Figure 4

Schematic model for the rescue of associative plasticity in aged neural networks by inhibition of HDAC3.

(A) In aged neural networks, induction of late-LTP by STET marks synapses (S1) with a synaptic ‘tag’ and induces protein synthesis. The subsequent induction of E-LTP in the neighbouring synapses (S2) by WTET leads to synaptic competition for the available plasticity realted products (PRPs). Here, the synapse S1 completely utilizes the PRPs for its own maintenance without sharing it with the other synapses in S2. Thus, there is no late-associativity between these synapses. Increased activity of HDAC3 is one of the possible contributing factors. The active HDAC3 deacetylates its histone and non-histone (NFκB, CREB binding protein CBP, myocyte enhancer factor 2 MEF2) targets.
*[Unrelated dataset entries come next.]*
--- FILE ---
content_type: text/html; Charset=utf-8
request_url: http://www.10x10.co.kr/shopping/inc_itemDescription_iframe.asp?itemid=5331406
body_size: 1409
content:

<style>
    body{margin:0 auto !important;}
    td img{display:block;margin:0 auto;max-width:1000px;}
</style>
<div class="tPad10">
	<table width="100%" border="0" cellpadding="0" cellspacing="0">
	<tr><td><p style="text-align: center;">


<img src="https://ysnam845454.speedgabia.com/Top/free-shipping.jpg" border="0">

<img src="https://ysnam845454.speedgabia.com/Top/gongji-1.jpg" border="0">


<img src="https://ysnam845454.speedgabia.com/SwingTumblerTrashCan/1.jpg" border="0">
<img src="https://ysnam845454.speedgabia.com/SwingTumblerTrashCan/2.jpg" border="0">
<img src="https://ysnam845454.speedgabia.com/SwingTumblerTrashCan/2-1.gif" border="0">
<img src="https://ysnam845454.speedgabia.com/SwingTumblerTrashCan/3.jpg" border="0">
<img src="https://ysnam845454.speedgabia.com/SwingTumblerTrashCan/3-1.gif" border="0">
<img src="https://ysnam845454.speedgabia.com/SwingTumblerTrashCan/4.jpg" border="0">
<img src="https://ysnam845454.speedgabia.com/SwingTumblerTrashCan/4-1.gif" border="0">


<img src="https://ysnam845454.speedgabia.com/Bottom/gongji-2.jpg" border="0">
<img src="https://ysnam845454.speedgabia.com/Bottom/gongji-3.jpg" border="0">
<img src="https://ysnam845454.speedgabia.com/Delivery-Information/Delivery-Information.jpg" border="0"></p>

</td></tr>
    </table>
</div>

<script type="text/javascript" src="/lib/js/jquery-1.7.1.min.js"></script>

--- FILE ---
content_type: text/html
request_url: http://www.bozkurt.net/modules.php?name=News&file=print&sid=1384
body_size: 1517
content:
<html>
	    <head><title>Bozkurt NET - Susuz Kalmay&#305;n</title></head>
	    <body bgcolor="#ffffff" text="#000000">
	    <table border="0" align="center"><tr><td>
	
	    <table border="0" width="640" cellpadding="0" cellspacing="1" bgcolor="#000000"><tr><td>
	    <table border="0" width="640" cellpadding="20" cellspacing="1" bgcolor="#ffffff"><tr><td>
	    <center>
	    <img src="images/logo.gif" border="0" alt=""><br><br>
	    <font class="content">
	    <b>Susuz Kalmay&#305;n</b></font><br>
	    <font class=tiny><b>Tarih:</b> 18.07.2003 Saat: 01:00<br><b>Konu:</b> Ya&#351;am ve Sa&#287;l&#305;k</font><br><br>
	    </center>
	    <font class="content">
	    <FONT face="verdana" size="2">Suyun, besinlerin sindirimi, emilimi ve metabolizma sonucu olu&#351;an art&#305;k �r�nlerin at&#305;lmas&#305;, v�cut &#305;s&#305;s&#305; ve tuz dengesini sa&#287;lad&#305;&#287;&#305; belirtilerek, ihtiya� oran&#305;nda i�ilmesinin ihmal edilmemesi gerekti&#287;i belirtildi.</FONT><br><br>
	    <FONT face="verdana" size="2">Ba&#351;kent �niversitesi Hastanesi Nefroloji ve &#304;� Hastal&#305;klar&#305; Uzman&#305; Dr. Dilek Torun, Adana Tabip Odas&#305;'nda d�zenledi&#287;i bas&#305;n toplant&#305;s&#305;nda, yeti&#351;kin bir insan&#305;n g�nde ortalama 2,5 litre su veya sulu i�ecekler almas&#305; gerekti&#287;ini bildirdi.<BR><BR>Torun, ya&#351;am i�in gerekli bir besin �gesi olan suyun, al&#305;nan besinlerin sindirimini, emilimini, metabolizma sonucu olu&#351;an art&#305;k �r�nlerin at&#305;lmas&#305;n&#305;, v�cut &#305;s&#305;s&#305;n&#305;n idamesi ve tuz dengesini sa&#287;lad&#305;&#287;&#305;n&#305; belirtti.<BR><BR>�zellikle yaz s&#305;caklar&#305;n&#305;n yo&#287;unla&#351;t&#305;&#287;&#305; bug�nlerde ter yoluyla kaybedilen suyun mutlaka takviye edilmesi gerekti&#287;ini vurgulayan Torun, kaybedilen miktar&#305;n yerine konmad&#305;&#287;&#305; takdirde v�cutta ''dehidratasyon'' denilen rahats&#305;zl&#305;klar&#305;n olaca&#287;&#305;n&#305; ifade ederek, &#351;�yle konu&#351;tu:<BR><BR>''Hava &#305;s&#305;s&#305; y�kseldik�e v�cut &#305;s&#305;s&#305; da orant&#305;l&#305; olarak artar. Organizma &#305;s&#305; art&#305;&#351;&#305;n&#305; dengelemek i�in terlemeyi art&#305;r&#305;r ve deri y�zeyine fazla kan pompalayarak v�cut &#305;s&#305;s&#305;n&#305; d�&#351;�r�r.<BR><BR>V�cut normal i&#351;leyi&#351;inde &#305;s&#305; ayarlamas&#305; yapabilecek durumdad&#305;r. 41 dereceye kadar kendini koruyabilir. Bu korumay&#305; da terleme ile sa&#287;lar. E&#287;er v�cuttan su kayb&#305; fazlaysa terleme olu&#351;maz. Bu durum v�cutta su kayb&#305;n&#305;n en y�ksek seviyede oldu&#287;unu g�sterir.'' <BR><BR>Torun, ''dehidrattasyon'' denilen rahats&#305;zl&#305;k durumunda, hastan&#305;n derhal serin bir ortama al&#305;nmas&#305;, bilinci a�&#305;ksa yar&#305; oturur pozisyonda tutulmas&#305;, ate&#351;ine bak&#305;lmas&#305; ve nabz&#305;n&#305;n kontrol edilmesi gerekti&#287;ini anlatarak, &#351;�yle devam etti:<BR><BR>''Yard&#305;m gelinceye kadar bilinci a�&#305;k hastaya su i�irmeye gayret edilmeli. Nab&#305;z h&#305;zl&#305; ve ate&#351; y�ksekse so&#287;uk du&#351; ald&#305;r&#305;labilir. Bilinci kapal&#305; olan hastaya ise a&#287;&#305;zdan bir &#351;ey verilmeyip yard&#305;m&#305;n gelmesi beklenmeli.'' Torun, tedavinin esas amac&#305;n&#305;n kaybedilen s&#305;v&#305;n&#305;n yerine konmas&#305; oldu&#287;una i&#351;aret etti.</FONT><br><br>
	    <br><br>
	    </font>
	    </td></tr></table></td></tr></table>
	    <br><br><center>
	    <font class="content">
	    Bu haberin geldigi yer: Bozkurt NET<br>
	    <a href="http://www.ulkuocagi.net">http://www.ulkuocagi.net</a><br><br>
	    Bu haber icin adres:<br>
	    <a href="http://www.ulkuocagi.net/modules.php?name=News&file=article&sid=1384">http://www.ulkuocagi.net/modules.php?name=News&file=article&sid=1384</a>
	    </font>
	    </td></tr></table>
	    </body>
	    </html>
The active HDAC3 prevents the nuclear gene transcription by promoting the export of NFκB from the nucleus; decreasing the CBP histone acetyltransferase (HAT) activity; and by terminating the MEF2-dependent transcription of plasticity genes. (B) The inhibition of HDAC3 activity prevents the export of NFκB from the nucleus. As a result, NFκB signaling cascade is activated that results in the induction of numerous gene targets, many of which code for the plasticity proteins such as BDNF and CaMKII. In addition to this, CREB-mediated gene transcription and MEF2-dependent transcription of structural plasticity genes is also enhanced. Subsequently, the PRPs get globally distributed in the neuron and are shared between both the active synapses (S1 and S2) resulting in a stable plasticity and late-associativity (adapted and modified from Chen et., 2001; McQuown and Wood 2011).